At last, after what feels like hours, your friend who is hosting the party emerges from the kitchen with a steaming pot of savory stew. The aromas of meat, seasonings, and vegetables fill the room. You serve yourself a generous portion, and after eating several mouthfuls of tender meat, you ask your friend for the recipe.
“I'd be happy to tell you,” she replies. “You begin with five pounds of golden retriever meat, well marinated, and then . . .” Golden retriever? You probably freeze midbite as you consider her words: the meat in your mouth is from a dog. What now? Do you continue eating? Or are you revolted by the fact that there's a golden retriever on your plate, and you've just eaten some? Do you pick out the meat and eat the vegetables around it? If you are like most people (particularly in the Western world), when you hear that you've been eating a dog, your feelings would automatically change from pleasure to some degree of revulsion.
You might also become turned off by the vegetables in the stew, as if they were somehow tainted by the meat. But let's suppose that your friend laughs and says she was playing a practical joke. The meat isn't golden retriever, after all, but beef. How do you feel about your food now? Is your appetite fully restored? Do you resume eating with the same enthusiasm you had when you first began your meal? Chances are, even though you know that the stew on your plate is exactly the same food you were savoring just moments earlier, you would have some residual emotional discomfort, discomfort that might continue to affect you the next time you sit down to beef stew.
What's going on here? Why is it that certain foods cause such emotional reactions?
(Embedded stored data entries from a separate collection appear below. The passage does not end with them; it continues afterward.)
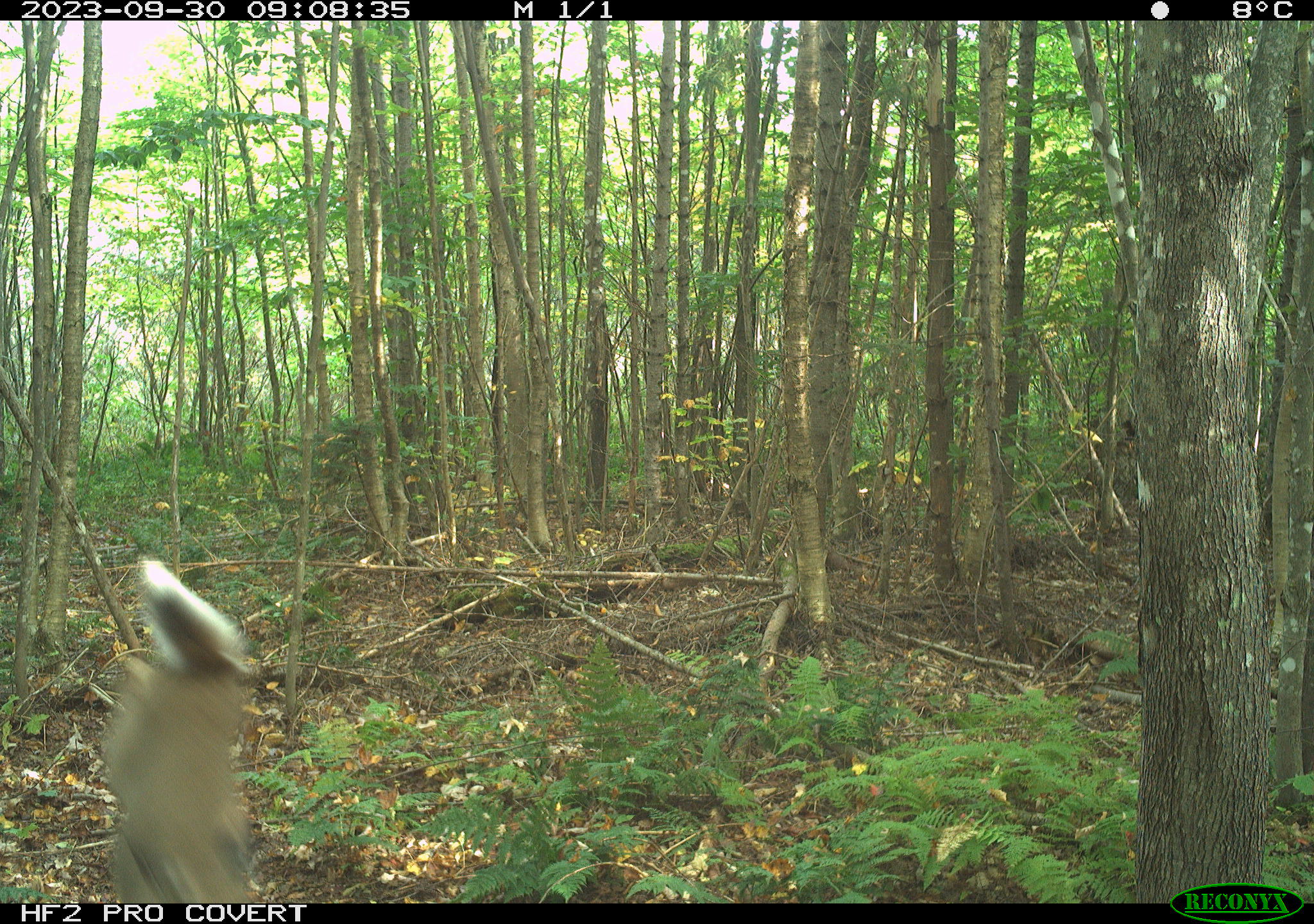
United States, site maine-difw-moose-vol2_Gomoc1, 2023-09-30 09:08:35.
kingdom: Animalia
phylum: Chordata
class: Mammalia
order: Artiodactyla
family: Cervidae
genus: Odocoileus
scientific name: Odocoileus virginianus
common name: white-tailed deer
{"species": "white-tailed deer (Odocoileus virginianus)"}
How can a food, given one label, be considered highly palatable and that same food, given another, become virtually inedible? The stew's main ingredient—meat—didn't really change at all. It was animal flesh to begin with, and it remained that way. It just became—or seemed to, for a moment—meat from a different animal. Why is it that we have such radically different reactions to beef and dog meat? The answer to these questions can be summed up by a single word: perception. We react differently to different types of meat not because there is a physical difference between them, but because our perception of them is different.